Cavendish spalanca la bocca e la richiude, ammutolito; in tanti anni che le conosce non ha mai visto Nami e Bonney litigare, mai, nemmeno una volta. Nemmeno in situazioni che lo avrebbero richiesto e ora, a vederle squadrarsi in quel modo, come due cani ai lati opposti di una gabbia, non sa che pesci pigliare.
«Fammi il favore, Jewls. Saprò anche comportarmi da stronza alle volte, ma giudicarti? Quando mai!»
«Allora non ti sarà troppo difficile guardarmi negli occhi e ascoltare me come hai ascoltato Cav, no? Ah, aspetta, giusto, c’è una differenza sostanziale.

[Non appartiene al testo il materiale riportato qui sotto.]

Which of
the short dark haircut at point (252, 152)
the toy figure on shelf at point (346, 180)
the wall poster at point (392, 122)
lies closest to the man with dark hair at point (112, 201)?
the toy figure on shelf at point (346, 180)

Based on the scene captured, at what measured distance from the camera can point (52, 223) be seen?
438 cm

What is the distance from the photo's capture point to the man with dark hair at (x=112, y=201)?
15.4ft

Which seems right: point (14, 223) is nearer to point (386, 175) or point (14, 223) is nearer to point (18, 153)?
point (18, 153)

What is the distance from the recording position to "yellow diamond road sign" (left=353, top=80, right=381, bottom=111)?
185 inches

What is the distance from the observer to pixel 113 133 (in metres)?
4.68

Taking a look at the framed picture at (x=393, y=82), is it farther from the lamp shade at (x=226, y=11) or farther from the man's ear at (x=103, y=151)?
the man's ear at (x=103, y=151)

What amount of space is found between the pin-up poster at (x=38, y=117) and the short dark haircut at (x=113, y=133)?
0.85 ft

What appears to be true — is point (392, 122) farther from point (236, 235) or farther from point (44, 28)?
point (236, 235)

Io sono felice, mentre lui ha decisamente l’aria di uno che l’ha appena pigliato in culo senza vaselina».
«Ehi» protesta il ragazzo debolmente, ancora indeciso se sia il caso o meno di intromettersi nella conversazione, ben consapevole che potrebbe uscirne in un sacco nero per cadaveri.
«Vuoi che ti dica che una balla? Vuoi che gioisca per qualcosa che sai disprezzo con tutta me stessa?» la voce di Nami trabocca di sarcasmo «Se tu sei felice, sono felice anche io, Jewls, ma non chiedermi di trovarla una bella cosa, perché non lo è. Qualcuno ha appena deciso per te che la tua anima gemella è un tizio sconosciuto incontrato in mezzo al deserto, non sai niente di lui, ma sei disposta a lasciare che influenzi la tua vita? È qualcosa che è stato scelto per te da qualcun altro!»

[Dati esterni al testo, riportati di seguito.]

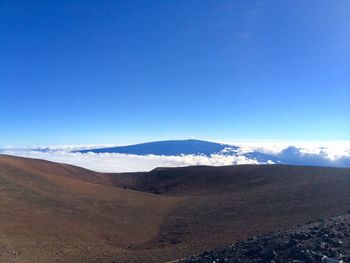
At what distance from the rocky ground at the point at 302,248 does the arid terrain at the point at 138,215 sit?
7.07 meters

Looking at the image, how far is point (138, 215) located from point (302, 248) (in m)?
23.1

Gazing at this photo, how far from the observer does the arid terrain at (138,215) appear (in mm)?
23344

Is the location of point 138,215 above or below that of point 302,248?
below

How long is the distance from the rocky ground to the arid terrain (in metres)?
7.07

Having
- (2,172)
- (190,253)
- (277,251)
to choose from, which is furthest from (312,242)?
(2,172)

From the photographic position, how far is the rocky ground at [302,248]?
1182cm

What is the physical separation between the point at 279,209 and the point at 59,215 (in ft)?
57.6

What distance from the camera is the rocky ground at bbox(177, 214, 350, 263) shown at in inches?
465

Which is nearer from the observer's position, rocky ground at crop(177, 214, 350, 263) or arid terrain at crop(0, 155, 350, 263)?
rocky ground at crop(177, 214, 350, 263)

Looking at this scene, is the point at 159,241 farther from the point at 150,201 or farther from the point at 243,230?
the point at 150,201

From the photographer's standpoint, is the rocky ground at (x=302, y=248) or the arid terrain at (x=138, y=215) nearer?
the rocky ground at (x=302, y=248)

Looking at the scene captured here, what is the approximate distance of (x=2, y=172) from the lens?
39.3 m

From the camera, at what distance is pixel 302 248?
1267 cm

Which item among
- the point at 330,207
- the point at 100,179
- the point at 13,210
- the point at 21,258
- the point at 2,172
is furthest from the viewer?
the point at 100,179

Bonney scoppia una bolla fatta con la gomma rosa che sta masticando, e si avvicina di un passo.
«E allora? Mi vuoi spiegare che problema hai? Cristo santo! È la normalità, la gente aspetta tutta la vita per incontrare la propria anima gemella, la società non fa che promuoverne l’incontro, i miei genitori si sono conosciuti così, i tuoi anche, quelli di Barbie pure. Minchia schifa, che problema di merda hai? Sono secoli che la gente si sposa e si innamora della propria anima gemella, è la normalità, non puoi essere felice perché finalmente i tuoi amici riescono a inserirsi normalmente nella società?»
«Parla civilmente, per l’amor del cielo!» ringhia Nami «Se la società fa schifo, non significa che dobbiamo tutti uniformarci ad essa. Oh, sì, promuove la ricerca dell’anima gemella e il libero arbitrio? Cosa ottiene chi si innamora di qualcuno che non c’entra niente? Cosa ottiene chi sceglie? Te lo dico io! Niente! Non puoi sposarti se il tuo partner non è la tua anima gemella, lo sapevi questo? Non esiste nessuna forma di tutela per le coppie non gemellate, la società non le riconosce, ma a te non interessa, perché nel momento in cui siamo tutti accoppiati con il primo sconosciuto che passa allora va bene vero? Anche se magari, dopo avere aspettato qualcuno per tutta la vita, ti trovi davanti uno stronzo come Barbie che ti dice che sarebbe stato meglio suicidarsi piuttosto che incontrarti, o uno come Law che nemmeno ti guarda in faccia perché il tuo sesso è sbagliato. Oh sì, Bonney, raccontami ancora di quanto sia meraviglioso trovare l’anima gemella, l’unica che puoi sposare, l’unica che puoi amare legalmente!»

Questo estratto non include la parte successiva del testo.